Economic challenges are the second largest factor facing the real estate industry, according to the report, with significant segments of the economy “debilitated” in the wake of the pandemic.  Those include leisure and hospitality, retail, air travel and construction, which are likely to rebound slowly into 2022. Also, the CRE list notes, the health care industry is facing a squeeze because of the coronavirus crisis, and the stay-home orders are affecting state and local tax revenue.

“Such risks suggest an unusual “W-shaped” recession, a second contraction following the initial improvement of a partial economic reopening,” the CRW wrote.

Next on the list are other economic factors are capital market risk, and public and private debt.

According to the CRE, volatility has spiked since the middle of March, which makes it more difficult to price debt. And as for the public and and private debt, real estate is local and the value of commercial real estate can be affected by local debt that’s paid by local taxes.

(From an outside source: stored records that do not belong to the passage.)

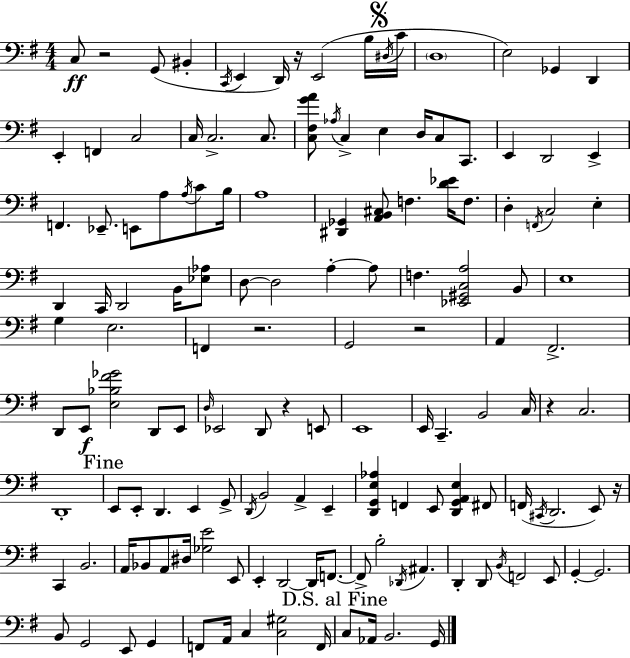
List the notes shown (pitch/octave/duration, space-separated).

C3/e R/h G2/e BIS2/q C2/s E2/q D2/s R/s E2/h B3/s D#3/s C4/s D3/w E3/h Gb2/q D2/q E2/q F2/q C3/h C3/s C3/h. C3/e. [C3,F#3,G4,A4]/e Ab3/s C3/q E3/q D3/s C3/e C2/e. E2/q D2/h E2/q F2/q. Eb2/e. E2/e A3/e A3/s C4/e B3/s A3/w [D#2,Gb2]/q [A2,B2,C#3]/e F3/q. [D4,Eb4]/s F3/e. D3/q F2/s C3/h E3/q D2/q C2/s D2/h B2/s [Eb3,Ab3]/e D3/e D3/h A3/q A3/e F3/q. [Eb2,G#2,C3,A3]/h B2/e E3/w G3/q E3/h. F2/q R/h. G2/h R/h A2/q F#2/h. D2/e E2/e [E3,Bb3,F#4,Gb4]/h D2/e E2/e D3/s Eb2/h D2/e R/q E2/e E2/w E2/s C2/q. B2/h C3/s R/q C3/h. D2/w E2/e E2/e D2/q. E2/q G2/e D2/s B2/h A2/q E2/q [D2,G2,E3,Ab3]/q F2/q E2/e [D2,G2,A2,E3]/q F#2/e F2/s C#2/s D2/h. E2/e R/s C2/q B2/h. A2/s Bb2/e A2/e D#3/s [Gb3,E4]/h E2/e E2/q D2/h D2/s F2/e. F2/e B3/h Db2/s A#2/q. D2/q D2/e B2/s F2/h E2/e G2/q G2/h. B2/e G2/h E2/e G2/q F2/e A2/s C3/q [C3,G#3]/h F2/s C3/e Ab2/s B2/h. G2/s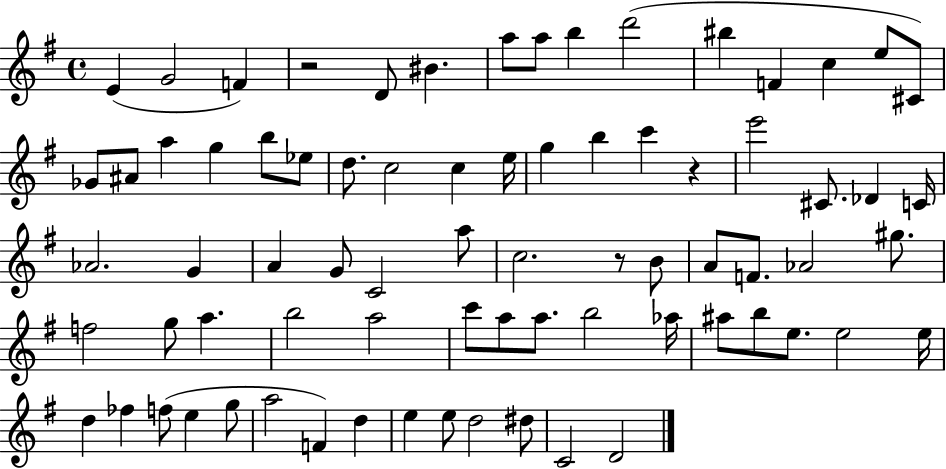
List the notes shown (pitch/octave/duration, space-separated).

E4/q G4/h F4/q R/h D4/e BIS4/q. A5/e A5/e B5/q D6/h BIS5/q F4/q C5/q E5/e C#4/e Gb4/e A#4/e A5/q G5/q B5/e Eb5/e D5/e. C5/h C5/q E5/s G5/q B5/q C6/q R/q E6/h C#4/e. Db4/q C4/s Ab4/h. G4/q A4/q G4/e C4/h A5/e C5/h. R/e B4/e A4/e F4/e. Ab4/h G#5/e. F5/h G5/e A5/q. B5/h A5/h C6/e A5/e A5/e. B5/h Ab5/s A#5/e B5/e E5/e. E5/h E5/s D5/q FES5/q F5/e E5/q G5/e A5/h F4/q D5/q E5/q E5/e D5/h D#5/e C4/h D4/h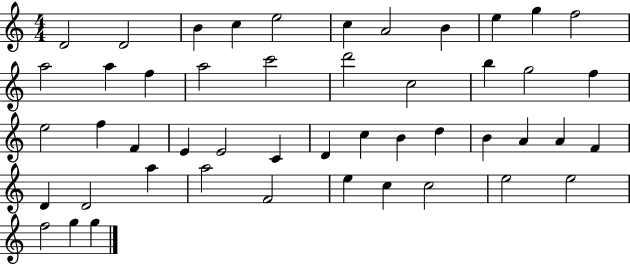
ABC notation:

X:1
T:Untitled
M:4/4
L:1/4
K:C
D2 D2 B c e2 c A2 B e g f2 a2 a f a2 c'2 d'2 c2 b g2 f e2 f F E E2 C D c B d B A A F D D2 a a2 F2 e c c2 e2 e2 f2 g g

Affordable housing, the next challenge on the list, was an issue even before the COVID-19 pandemic, with the shortage strongly affected by a “Not in My Backward” mentality. The CRE said solutions include expediting the approval process for affordable housing, expanding taxpayer-funded front-end subsidy programs, and strategic use of zoning.

Sixth on the Top Ten list is the flow of people, which has been slowed by the pandemic and by restrictions to immigration, which leads to reduced demand for housing. Space utilization, which is seventh on the CRE list, is also expected to have a lasting impact on the design and use of real estate due to the pandemic as the safety of building occupants is a vital focus.

Rounding out the list are technology and workflow; infrastructure; and environmental, social and governance (ESG) factors.